# SQL: Wort vorne eingefuegt



## miki77 (27. Jan 2010)

Hallo,

ich habe solche eine Tabelle

Vor_oder_NachName  ----  ganzer Name
---------------------------------------
Mueller                     --- Mike Mueller
Fritz                        ---  Fritz Meyer
Schmidt                   ---  Ralf  Schmidt
Martin                     ---   Martin Tannenberg

Mit welchem SQL-Befehl  finde ich nun heraus, dass nur bei den Nachnamen vorne ein Vorname zugefügt worden ist, also aus 
Mueller --> Mike Mueller 
Schmidt --> Ralf Schmidt

Der umgekehrte Fall, dass den Vornamen hinten ein Nachname zugefügt worden, interessiert nicht

Danke


----------



## Atze (27. Jan 2010)

wat???


----------



## Final_Striker (27. Jan 2010)

Meiner Meinung nach gar nicht. 
Ich denke du musst:
- Vor_oder_NachName und ganzer_Name auslesen
- ganzer_Name auswerten
- Vor_oder_NachName ändern


----------



## miki76 (27. Jan 2010)

mit welchem sql-Statement finde ich diejenigen Datensätze heraus, bei denen ein Vorname hinzugefügt worden ist?


----------



## Atze (27. Jan 2010)

wie willst du denn unterscheiden, ob dem vornamen ein nachname oder dem nachnamen ein vorname hinzugefügt worden ist? das ginge ja nur mit der art versionierung, und du vergleichst die tabelle vor und nach dem ändern. oder check ich was nicht? ansonsten kannst du wohl nur erkennen, dass ein leerzeichen vorhanden ist, dann müssten ja vor-und nachname vorhanden sein. außer natürlich bei zweiten vornamen.
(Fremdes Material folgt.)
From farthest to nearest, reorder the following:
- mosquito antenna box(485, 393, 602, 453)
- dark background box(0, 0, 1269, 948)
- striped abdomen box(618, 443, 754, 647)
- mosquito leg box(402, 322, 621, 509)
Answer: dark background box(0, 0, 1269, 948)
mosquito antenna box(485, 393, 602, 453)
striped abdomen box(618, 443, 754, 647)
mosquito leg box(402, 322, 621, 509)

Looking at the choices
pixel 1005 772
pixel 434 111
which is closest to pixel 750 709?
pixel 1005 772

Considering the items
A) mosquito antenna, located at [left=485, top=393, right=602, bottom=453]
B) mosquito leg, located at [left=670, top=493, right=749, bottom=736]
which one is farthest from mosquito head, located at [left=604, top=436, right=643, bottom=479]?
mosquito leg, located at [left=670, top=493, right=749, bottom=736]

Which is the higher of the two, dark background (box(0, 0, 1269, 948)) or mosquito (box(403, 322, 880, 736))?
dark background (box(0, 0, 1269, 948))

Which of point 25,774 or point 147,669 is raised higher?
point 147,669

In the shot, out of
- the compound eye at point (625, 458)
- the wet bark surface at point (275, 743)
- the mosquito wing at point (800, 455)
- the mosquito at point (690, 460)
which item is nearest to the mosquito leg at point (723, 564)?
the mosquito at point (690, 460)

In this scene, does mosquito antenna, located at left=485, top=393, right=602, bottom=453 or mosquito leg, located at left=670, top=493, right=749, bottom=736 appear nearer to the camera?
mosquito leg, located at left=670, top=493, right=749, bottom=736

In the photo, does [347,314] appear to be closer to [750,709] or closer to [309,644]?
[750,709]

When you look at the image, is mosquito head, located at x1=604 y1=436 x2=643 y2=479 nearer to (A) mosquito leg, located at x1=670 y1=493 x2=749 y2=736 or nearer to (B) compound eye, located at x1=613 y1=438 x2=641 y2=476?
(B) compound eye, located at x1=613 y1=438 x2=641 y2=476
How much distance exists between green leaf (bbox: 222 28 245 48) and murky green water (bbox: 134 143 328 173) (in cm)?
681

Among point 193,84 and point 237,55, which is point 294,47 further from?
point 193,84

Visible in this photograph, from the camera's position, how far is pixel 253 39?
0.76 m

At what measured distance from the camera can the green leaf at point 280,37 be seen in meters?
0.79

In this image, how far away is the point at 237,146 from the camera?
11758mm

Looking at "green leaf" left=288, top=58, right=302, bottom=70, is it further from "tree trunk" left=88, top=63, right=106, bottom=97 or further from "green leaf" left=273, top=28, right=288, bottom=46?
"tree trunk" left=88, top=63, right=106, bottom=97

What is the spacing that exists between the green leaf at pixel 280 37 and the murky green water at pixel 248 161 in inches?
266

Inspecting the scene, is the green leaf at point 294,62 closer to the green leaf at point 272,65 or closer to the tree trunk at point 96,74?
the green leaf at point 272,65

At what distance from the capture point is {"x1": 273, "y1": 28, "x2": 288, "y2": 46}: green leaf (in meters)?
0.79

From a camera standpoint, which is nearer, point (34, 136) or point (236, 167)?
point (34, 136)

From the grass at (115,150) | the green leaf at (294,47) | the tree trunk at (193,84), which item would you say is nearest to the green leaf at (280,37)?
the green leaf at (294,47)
ansonsten versteh ich net, was er will.


----------



## miki777 (27. Jan 2010)

ich dachte zuerst an so was

select *
from meineTabelle
where substr(ganzerName, - length (vor_oder_Nachme), length(vor_oder_Nachme) = vor_oder_Name

kommt aber nicht das heraqus was ich will


----------



## ice-breaker (27. Jan 2010)

1. Normalform :exclaim:


----------



## vladimir75 (27. Jan 2010)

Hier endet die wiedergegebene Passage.